→ **RECORDED INFORMATION**:
....

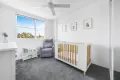 Property photo of 9/6-12 Prospect Avenue Cremorne NSW 2090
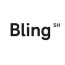 Bling SH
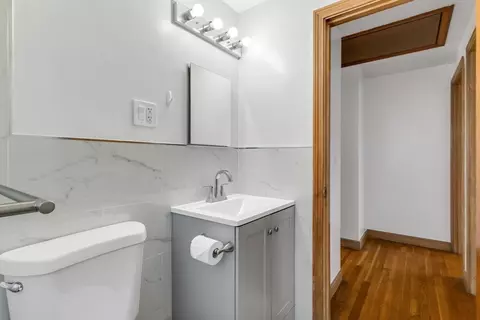 91 Ashcroft St, Dedham, MA 02026 photo 20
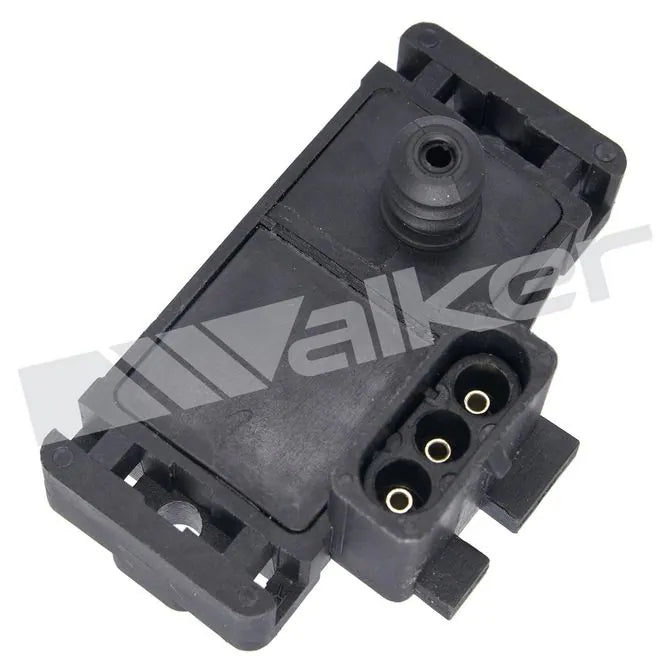 Walker Products Inc. - auto part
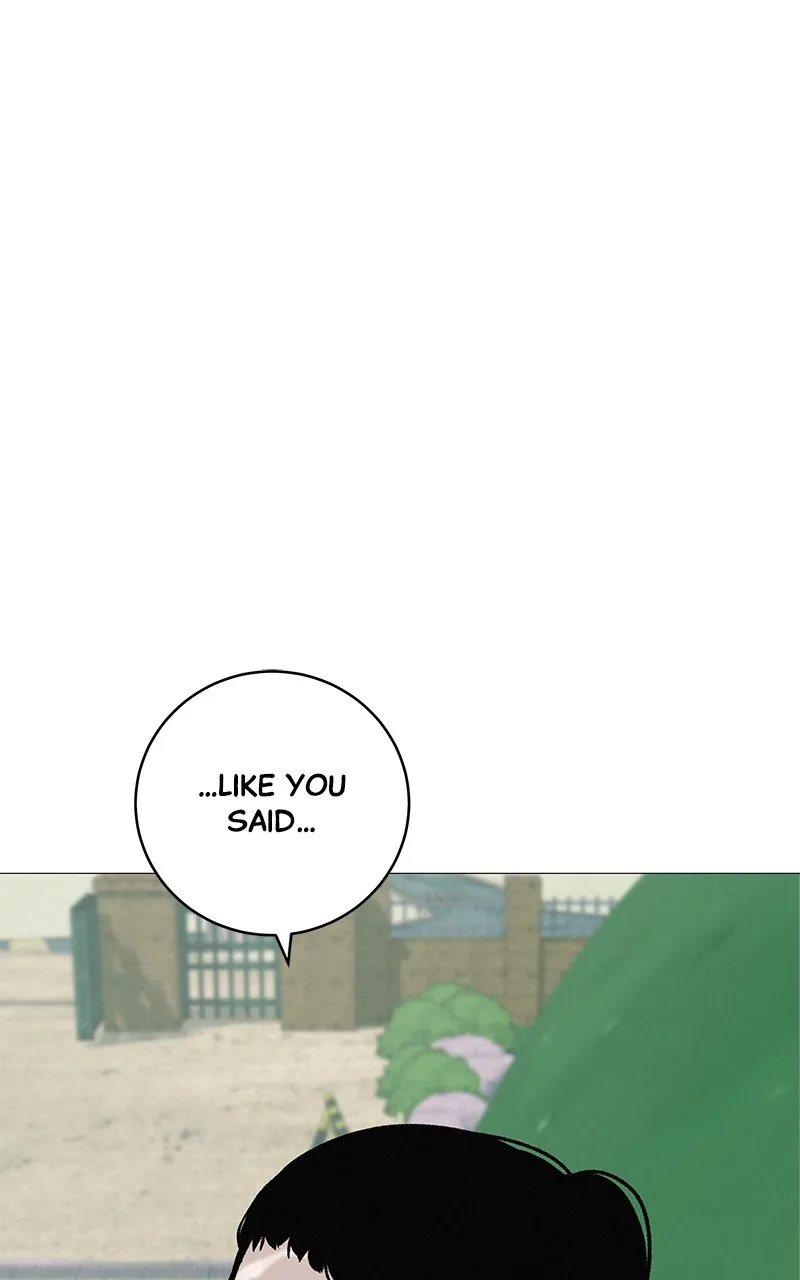 Read Radiant Rewind chapter 19 image 59 on Lezhin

....

→ **INSTRUCTIONS TO FOLLOW**:
Please copy the preceding records exactly and omit the images.

→ **ANSWER SECTION**:
 Property photo of 9/6-12 Prospect Avenue Cremorne NSW 2090
 Bling SH
 91 Ashcroft St, Dedham, MA 02026 photo 20
 Walker Products Inc. - auto part
 Read Radiant Rewind chapter 19 image 59 on Lezhin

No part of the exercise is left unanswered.